WASHINGTON — Nearly a month after the House passed a landmark bill tightening campaign financing rules, the Senate's Democratic leader moved Wednesday to bring final action on it by next week.
"Time has run out," said Senate Majority Leader Tom Daschle (D-S.D.) as he scheduled a preliminary vote for Friday. More votes would follow next week in an effort to resolve the issue before Congress leaves for a two-week spring break.
Daschle, a major proponent of the bill, said the chamber would conduct unusual round-the-clock sessions, if necessary.
Based on the latest head counts, though, it seems doubtful that Republican opponents have the will or the votes to maintain an all-out filibuster to kill the bill.
The bill at issue would ban the unlimited donations to national political parties known as soft money and take other steps to significantly overhaul campaign finance law for the first time in nearly 30 years. Its main aim is to diminish the influence of large donors on the political process.

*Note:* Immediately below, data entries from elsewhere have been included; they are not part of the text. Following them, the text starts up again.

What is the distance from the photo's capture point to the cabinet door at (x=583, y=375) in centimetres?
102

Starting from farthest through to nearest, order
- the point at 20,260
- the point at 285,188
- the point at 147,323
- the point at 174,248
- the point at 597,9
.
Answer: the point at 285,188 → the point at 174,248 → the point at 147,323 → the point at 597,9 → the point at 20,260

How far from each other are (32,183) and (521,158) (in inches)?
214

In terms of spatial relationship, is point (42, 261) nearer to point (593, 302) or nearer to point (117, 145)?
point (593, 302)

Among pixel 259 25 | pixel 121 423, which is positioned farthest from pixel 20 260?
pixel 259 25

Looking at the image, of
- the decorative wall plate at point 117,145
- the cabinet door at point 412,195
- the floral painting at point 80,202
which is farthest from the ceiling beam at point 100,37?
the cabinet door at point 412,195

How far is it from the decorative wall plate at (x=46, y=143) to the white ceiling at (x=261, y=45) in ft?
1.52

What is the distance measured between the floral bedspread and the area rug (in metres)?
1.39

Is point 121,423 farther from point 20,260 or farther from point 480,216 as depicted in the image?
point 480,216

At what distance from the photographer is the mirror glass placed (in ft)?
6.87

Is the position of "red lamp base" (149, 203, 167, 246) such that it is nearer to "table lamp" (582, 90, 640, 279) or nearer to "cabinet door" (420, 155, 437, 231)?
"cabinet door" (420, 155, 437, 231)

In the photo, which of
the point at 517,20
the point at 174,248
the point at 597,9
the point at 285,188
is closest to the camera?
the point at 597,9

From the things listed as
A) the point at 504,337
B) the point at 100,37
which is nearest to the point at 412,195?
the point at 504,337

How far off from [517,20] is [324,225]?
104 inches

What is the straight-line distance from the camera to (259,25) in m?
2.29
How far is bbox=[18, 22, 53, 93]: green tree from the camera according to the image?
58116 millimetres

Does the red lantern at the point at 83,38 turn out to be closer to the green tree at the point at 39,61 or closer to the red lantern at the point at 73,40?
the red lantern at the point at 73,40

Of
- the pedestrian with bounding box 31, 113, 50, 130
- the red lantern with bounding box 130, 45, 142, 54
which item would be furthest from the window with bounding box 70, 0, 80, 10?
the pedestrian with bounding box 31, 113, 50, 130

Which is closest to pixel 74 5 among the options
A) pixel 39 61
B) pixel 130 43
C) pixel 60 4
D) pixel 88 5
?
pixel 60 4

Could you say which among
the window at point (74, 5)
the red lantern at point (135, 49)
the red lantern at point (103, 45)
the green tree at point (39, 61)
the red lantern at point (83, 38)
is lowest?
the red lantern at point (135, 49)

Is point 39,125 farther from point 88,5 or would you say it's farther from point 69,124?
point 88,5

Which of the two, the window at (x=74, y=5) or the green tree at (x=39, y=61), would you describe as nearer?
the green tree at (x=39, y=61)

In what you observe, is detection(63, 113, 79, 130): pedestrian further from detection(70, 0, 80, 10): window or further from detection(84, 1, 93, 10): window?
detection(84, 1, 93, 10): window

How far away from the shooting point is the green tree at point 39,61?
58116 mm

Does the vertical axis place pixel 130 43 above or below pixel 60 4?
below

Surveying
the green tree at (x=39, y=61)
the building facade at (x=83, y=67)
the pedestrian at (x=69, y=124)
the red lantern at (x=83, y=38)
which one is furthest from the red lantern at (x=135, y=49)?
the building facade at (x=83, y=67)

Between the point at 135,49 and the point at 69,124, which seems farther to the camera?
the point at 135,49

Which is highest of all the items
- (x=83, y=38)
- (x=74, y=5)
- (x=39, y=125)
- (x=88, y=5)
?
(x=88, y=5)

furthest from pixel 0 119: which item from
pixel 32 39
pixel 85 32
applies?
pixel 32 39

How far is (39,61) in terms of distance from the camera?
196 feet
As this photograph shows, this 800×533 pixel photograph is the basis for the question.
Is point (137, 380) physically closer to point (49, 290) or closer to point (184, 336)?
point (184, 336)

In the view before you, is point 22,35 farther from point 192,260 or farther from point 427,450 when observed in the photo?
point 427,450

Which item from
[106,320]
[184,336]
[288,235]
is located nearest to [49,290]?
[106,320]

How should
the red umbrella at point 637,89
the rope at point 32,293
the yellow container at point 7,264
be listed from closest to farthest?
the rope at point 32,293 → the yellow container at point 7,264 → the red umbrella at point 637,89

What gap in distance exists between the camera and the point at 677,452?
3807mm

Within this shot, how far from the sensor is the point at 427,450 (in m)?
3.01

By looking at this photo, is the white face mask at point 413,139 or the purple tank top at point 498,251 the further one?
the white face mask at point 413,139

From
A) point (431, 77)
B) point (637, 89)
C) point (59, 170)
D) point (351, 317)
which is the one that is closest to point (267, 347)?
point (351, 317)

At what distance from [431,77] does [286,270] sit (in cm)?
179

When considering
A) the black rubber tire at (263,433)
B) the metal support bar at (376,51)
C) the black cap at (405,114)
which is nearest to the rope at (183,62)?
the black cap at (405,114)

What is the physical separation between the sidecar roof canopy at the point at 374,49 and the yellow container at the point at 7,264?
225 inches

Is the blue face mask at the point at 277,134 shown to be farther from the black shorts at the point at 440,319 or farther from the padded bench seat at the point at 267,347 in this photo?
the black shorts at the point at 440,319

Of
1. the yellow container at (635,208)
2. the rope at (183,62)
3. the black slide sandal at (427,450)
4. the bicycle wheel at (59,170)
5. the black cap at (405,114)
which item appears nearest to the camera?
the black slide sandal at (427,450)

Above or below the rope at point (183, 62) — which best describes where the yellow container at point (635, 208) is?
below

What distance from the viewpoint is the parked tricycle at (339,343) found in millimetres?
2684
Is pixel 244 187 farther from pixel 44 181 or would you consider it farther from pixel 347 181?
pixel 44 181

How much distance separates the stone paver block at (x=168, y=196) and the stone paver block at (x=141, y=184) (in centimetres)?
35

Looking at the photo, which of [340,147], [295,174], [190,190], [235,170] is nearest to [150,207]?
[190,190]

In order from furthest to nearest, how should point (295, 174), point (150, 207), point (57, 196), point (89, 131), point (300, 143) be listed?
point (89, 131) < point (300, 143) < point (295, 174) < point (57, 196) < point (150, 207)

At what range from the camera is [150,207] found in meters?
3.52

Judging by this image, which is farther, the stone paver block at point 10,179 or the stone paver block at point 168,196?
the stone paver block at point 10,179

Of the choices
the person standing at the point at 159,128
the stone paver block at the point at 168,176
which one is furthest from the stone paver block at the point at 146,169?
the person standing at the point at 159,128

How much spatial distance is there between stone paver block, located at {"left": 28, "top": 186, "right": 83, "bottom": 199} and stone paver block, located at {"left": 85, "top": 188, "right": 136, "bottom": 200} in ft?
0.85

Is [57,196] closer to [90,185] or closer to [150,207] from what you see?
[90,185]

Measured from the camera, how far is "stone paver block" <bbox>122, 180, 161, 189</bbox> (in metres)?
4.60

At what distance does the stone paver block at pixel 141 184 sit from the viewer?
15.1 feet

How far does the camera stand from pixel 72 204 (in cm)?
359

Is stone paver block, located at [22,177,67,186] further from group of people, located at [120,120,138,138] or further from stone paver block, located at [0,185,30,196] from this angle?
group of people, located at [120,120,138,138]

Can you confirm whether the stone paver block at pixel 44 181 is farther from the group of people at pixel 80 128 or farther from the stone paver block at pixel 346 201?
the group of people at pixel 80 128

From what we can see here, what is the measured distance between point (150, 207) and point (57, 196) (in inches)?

Opponents say that portions of the bill are unconstitutional and that its main effect will be to lessen the importance of the parties while allowing special interest groups to exert more influence on campaigns.
Proponents are confident the bill will be sent to President Bush because the Senate last April approved a similar bill on a 59-41 vote. While it takes 60 votes to force final action on disputed legislation in the Senate, a few senators who opposed the bill last year have indicated they would now vote to break a filibuster.
Opponents appear to recognize that reality.
"I don't think a filibuster is called for at this time," said Senate Minority Leader Trent Lott (R-Miss.), who opposes the bill. But in the Senate, where rules grant senators great power to debate and propose amendments to legislation, no action is certain until the final vote.